We are replacing the de facto protocol the internet has used for decades with QUIC, the latest and most radical step we’ve taken to optimize our network protocols to create a better experience for people on our services. Today, more than 75 percent of our internet traffic uses QUIC and HTTP/3 (we refer to QUIC and HTTP/3 together as QUIC). QUIC has shown significant improvements in several metrics, including request errors, tail latency, response header size, and numerous others that meaningfully affect the experience of people using our apps.
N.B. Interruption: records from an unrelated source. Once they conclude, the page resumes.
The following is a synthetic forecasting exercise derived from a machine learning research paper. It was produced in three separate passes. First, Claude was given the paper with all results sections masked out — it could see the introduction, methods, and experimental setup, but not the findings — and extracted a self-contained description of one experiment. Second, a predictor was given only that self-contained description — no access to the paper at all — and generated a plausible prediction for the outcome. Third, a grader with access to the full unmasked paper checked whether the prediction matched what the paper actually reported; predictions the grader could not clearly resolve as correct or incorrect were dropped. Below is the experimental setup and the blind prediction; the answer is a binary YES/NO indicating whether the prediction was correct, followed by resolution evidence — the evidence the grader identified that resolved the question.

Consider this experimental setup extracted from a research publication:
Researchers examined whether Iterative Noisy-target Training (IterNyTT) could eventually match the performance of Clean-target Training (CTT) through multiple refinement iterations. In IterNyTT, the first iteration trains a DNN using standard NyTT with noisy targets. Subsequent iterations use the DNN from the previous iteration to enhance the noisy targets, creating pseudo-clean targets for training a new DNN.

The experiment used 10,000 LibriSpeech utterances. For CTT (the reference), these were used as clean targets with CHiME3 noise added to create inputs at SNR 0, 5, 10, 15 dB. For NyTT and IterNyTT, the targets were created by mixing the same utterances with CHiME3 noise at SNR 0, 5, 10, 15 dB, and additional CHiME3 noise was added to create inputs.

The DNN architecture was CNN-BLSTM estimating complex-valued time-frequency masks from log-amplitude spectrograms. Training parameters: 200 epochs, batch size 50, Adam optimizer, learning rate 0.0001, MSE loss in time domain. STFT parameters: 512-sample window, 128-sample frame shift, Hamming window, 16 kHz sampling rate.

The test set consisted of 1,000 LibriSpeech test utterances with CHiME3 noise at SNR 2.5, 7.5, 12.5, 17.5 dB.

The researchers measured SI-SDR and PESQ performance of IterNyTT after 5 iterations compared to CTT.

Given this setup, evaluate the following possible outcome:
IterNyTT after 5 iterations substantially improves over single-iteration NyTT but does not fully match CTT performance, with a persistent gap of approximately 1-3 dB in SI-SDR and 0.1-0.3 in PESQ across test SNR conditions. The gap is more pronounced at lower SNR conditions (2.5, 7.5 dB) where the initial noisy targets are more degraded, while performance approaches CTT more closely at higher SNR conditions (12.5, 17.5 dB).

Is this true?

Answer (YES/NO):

The Internet Engineering Task Force (IETF) is currently developing both QUIC and HTTP/3 for standardization.
What are QUIC and HTTP/3?
Broadly speaking, QUIC is a replacement for the Transmission Control Protocol (TCP), one of the main protocols for internet communication. QUIC was originally developed internally by Google as Google QUIC, or gQUIC, and was presented to the IETF in 2015. Since then, it has been redesigned and improved by the broader IETF community, forming a new protocol we now call QUIC. HTTP/3 is the next iteration of HTTP, the standard protocol for web-based applications and servers. Together, QUIC and HTTP/3 represent the latest and greatest in internet-focused protocols, incorporating decades of best practices and lessons that we, Google, and the IETF community learned through running protocols on the internet.
QUIC and HTTP/3 generally outperform TCP and HTTP/2, which in turn outperform TCP and HTTP/1.1. TCP and HTTP/2 first introduced the concept of allowing a single network connection to support multiple data streams in a process called stream multiplexing. QUIC and HTTP/3 take this one step further by allowing streams to be truly independent by avoiding TCP’s dreaded head of line blocking, where lost packets jam and slow down all streams on a connection.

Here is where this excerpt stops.